A great way to do this is by incorporating a post-performance evaluation process, where:
-
You evaluate some good things you did.
-
Think about things you want to work on.
-
Identify mistakes and how you’ll work on them this week.
Start putting those lessons into practice so you improve during the week and feel better going into your next game.
You want to counteract negativity with a good evaluation system in place.
Tip #3: Focus on What You Enjoy About Your Sport
This is a powerful one.
If the negativity isn’t directed toward you, but it’s still there—teammates being negative toward themselves, the team, or the sport—it’s important you remind yourself why you want to play the game.
Let’s say you’re dealing with teammates who make fun of people who work really hard. They complain about practice, extra work, or weightlifting. They downplay people who want to do well.

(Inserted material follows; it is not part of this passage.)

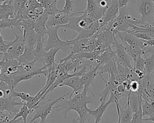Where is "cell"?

Then, if you have a bad game, they might make a snide comment like, “You work so hard, but you didn’t even play well.”
It can be easy to let that kind of talk affect you and cause you to stop working hard or feel weird about giving effort.
But you have to remind yourself what you enjoy about your sport.
What are you wanting to achieve? What drives you?
You enjoy working hard. You enjoy pushing yourself. You love trying to reach that next level.
Don’t let their complaints about effort affect you. Remind yourself:
-
Why you love your sport
-
How grateful you are to play
-
How much you enjoy giving your best
Final Thoughts
This articel has been about what you can do to manage toxic teammates.
Not to stop them. Not just to tell your coach about them—though that can be done. Not just to switch teams—though that’s a great option if available.
But if you can’t switch teams, you can only do so much to change them. At the end of the day, you have to know what you need to do:
-
What you need to focus on
-
How you need to change your thinking
-
How you need to protect yourself
If you focus on what you can control about the situation, you will be in a powerful position to manage toxic teammates as an athlete.